Kerry’s Peace and the Arab Spring
When a few Arab nations revolted against their dictators beginning in late 2010, Washington feared it was losing leverage in the Middle East, and rapidly so. The Iraq war was unceremoniously folding, rebranded as neither a victory nor defeat. The United States was considering other regions in the world where China was gaining ground: the Asia-Pacific, and South China Sea, among others. While Latin America was moving in a direction of its own, with an independence unheard of since the Monroe Doctrine gave the United States exclusive hegemony over the region beginning in 1823, some African nations seemed to be waking up to the fact that the Western hemisphere was not the only possible economic partner. China was quickly gaining ground in the continent, as well. And suddenly, the Middle East was slipping away in ways that neither the White House, the State Department, nor the Pentagon or various US intelligence agencies had expected or understood.
The Americans quickly tried to manipulate whatever leverage they had in the Middle East to ensure the outcome of the upheavals would not jeopardize their economic and political interests. Expectedly, they resorted to the same predictable option: the peace process. It was their tried and true platform to exert pressure, become relevant, and exercise a level of leadership. Surely neither Kerry nor Obama truly believed that justice for Palestinians was at hand, or that they were capable of doing what their predecessors had failed to achieve.

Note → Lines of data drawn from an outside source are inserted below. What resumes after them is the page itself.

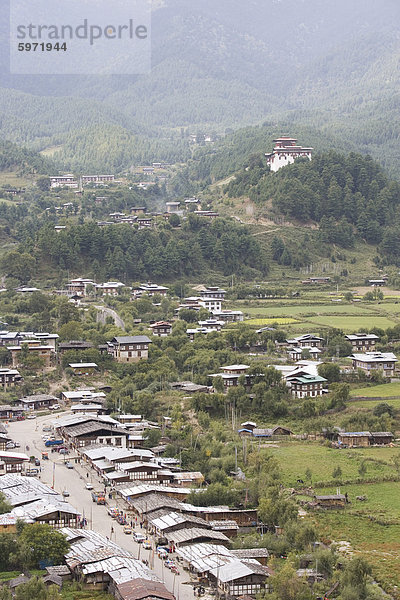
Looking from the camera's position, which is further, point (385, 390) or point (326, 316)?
point (326, 316)

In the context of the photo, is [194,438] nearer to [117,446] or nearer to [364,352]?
[117,446]

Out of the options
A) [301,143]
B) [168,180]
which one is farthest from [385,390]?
[168,180]

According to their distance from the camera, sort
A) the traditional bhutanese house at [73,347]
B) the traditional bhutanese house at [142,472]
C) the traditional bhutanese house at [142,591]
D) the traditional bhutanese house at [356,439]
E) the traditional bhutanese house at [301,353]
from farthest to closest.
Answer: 1. the traditional bhutanese house at [73,347]
2. the traditional bhutanese house at [301,353]
3. the traditional bhutanese house at [356,439]
4. the traditional bhutanese house at [142,472]
5. the traditional bhutanese house at [142,591]

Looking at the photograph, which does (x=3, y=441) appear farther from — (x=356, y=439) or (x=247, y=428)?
(x=356, y=439)

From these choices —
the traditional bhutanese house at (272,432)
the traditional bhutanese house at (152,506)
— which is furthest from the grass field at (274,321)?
the traditional bhutanese house at (152,506)

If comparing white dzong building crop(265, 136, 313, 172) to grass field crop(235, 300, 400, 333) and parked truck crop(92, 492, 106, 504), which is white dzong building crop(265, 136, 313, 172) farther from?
parked truck crop(92, 492, 106, 504)

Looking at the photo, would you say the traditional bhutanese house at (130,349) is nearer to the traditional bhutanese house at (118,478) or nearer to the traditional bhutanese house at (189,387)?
the traditional bhutanese house at (189,387)
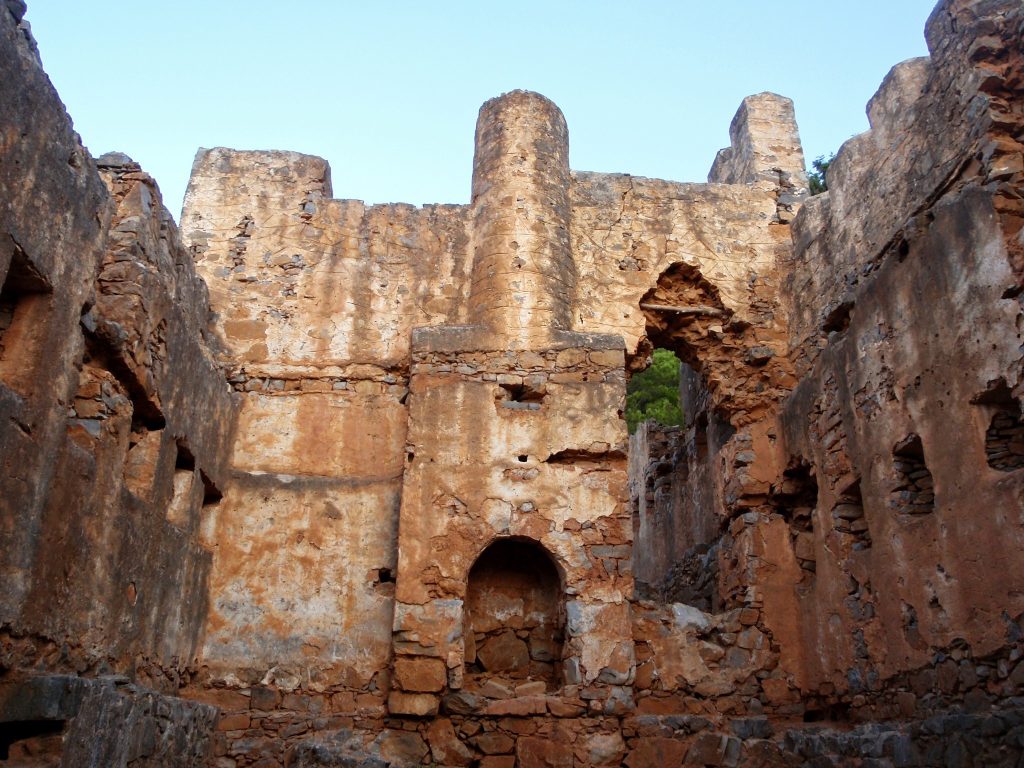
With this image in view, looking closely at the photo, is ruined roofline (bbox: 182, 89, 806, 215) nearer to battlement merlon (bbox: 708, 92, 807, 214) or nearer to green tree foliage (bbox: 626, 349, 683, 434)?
battlement merlon (bbox: 708, 92, 807, 214)

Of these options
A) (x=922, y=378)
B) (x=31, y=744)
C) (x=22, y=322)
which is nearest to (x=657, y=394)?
(x=922, y=378)

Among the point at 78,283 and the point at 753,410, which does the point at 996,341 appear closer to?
the point at 753,410

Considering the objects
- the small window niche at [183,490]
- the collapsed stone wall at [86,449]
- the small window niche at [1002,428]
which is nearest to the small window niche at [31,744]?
the collapsed stone wall at [86,449]

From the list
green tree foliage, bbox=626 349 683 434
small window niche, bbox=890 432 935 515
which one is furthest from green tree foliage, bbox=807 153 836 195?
small window niche, bbox=890 432 935 515

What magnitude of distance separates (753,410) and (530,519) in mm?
2683

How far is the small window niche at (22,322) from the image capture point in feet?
14.9

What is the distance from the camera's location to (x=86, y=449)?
5.13m

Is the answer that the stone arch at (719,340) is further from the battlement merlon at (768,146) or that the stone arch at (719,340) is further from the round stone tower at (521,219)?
the battlement merlon at (768,146)

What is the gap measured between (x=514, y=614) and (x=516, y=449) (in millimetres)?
1329

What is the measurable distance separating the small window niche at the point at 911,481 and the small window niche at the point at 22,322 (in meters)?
5.29

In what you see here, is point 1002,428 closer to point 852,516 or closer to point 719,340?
point 852,516

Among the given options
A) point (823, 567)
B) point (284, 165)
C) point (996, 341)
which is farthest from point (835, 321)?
point (284, 165)

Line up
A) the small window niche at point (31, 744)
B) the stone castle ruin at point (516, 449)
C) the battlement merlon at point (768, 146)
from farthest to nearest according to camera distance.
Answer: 1. the battlement merlon at point (768, 146)
2. the stone castle ruin at point (516, 449)
3. the small window niche at point (31, 744)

The Palestinian Authority’s Dilemma
While Israel thrives in situations where it is allowed to preach about peace, yet carry on with its colonial ambitions unhindered, the Palestinian Authority has had no choice but to play the American game. On the one hand, the Arab Spring had thus far wrought disaster for Palestinians in Syria, Egypt, and Gaza. “It is good that Palestine is not located next to Tunisia and Yemen, otherwise the Palestinians would be obliged to pay the double price of the Arab Spring,” wrote Abdalhadi Alijla. The ‘spring’ had in fact contributed to Palestinian division and political seclusion. On the other hand, the PA was itself a product of the ‘peace process.’ Its budget, relevance, and very political validation have been driven by the US-led process, which the Palestinian leadership knows full well is a farce. If the PA were to decline to participate in the American theater, they would forfeit the very basis for their existence.
Of course, the PA itself was wary, if not fearful of the potential disaster the ‘Arab Spring’ could bring about, hence Mahmoud Abbas’ call for an Arab Spring against Israel in July 2011, and former PA Prime Minister Salaam Fayyad’s statement that he was ‘willing to resign’ in response to public demands. For a while, the PA attempted to escape forward through its UN initiative to achieve international recognition for a Palestinian state. All of this allowed Abbas to win time. Then, the peace process provided another escape route, a platform for posturing about Palestinian rights and aspirations.
Now that Kerry’s deadline for a ‘framework agreement’ is approaching, all parties must be preparing for all possibilities. Ultimately, the Americans are keen on maintaining the peace process charade; the Palestinian Authority is desperate to survive; and Israel needs to expand settlements unhindered by a Palestinian uprising or unnecessary international attention. But will they succeed?